■ EXERCISE INSTRUCTIONS:
1/ Do the following statements agree with the Schwarzschild coordinates thread below? (a) The reply says flat spacetime can be told apart from curved spacetime by looking at the curvature tensor. (b) The reply says it is impossible to choose coordinates that leave out part of the manifold. (c) In the bee comparison, Adam has windows. Answer each with yes or no and quote the deciding words of the thread.
2/ Name every person in the Schwarzschild coordinates thread below, counting both those taking part in the discussion and those in its thought experiment.
3/ Write what comes next in the Schwarzschild coordinates thread below, starting after its last sentence.

■ PASSAGE TO READ:

**********

Pervect, that's a showstopping reply !

Harrylin, pay heed.

 Quote by harrylin The opposing view that I came up with is that Eve and Adam usually will be able to distinguish the two cases; the physical criterion that experimentally distinguishes the two cases is clear (tidal effect).
The issue is not whether you can distinguish flat spacetime from curved spactime; of course, you can, by looking at the curvature tensor. The issue is that you seem to think that because an event is not covered by the Schwarzschild coordinate system, then that event never happens. What reason is there for believing that, as opposed to realizing that the Schwarzschild coordinates don't cover the entire manifold?

It is easy to demonstrate that it is possible to choose coordinates that leave out part of the manifold. What reason do you have for thinking that's NOT the case with Schwarzschild coordinates? (It PROVABLY is the case, so what I'm really asking you is why you seem to believe something that is provably false.)

 I noted that in case that one or both are unable to do so (for example Adam only has a simple accelerometer and no windows), that could make them like bees that fly against a window. Surely you'll agree that nature can't care less if they did not predict the window, and the window is not "unphysical" if the bee didn't notice it before hitting it.

**********

■ DATA EXTRACT:
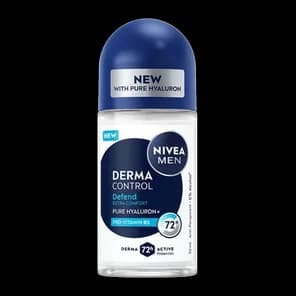 Roll-on Derma Control Def.Nivea Man 50ml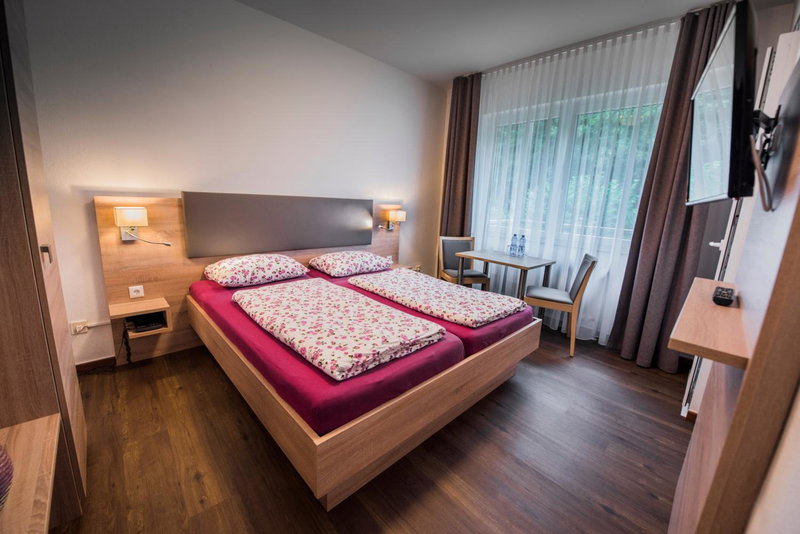 Hotel Baccara, Aachen, Germany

**********

■ PER-TASK OUTPUTS:
1/
(a) Yes: "of course, you can, by looking at the curvature tensor"
(b) No: "It is easy to demonstrate that it is possible to choose coordinates that leave out part of the manifold."
(c) No: "Adam only has a simple accelerometer and no windows"

2/ Pervect, Harrylin, Eve, Adam

3/
I don't understand the point of your story. What you seem to be thinking is that one of the observers is "correct" and the other is "wrong", and you have to look to clues such as accelerometers to figure out which is which. That is a completely wrong way to think about it. ANY coordinate system can be used to describe events within a chart. There is no "correct" coordinate system or "incorrect" coordinate system. But a coordinate system only works within a chart. It can't possibly describe events that are NOT in its chart.

So in Rindler coordinates, someone sees a dropped object asymptotically approach the location X=0 as time T → ∞. The correct interpretation of this situation isn't: "Rindler coordinates are wrong. Cartesian coordinates are right." The correct interpretation is "The event of the object crossing the 'event horizon' at X=0 is not an event covered by the Rindler coordinates". Rindler coordinates are perfectly fine for describing any events taking place within its chart, but it can't possibly describe events outside that chart.

The same thing is true of an object crossing the event horizon in Schwarzschild coordinates. That event is not covered by Schwarzschild coordinates. Schwarzschild coordinates are perfectly good for describing events within its chart, but can't be used to describe events outside its chart. It's not a question of whether the "hovering observer" is correct and the "infalling observer" is wrong, or vice-verse. The only issue is whether the event of crossing the horizon is in fact covered by this coordinate system or that coordinate system.

 The criterion of that opposing view is just as "mainstream" as the one you presented: real gravitation can be distinguished from acceleration in flat space-time and is physically different from it.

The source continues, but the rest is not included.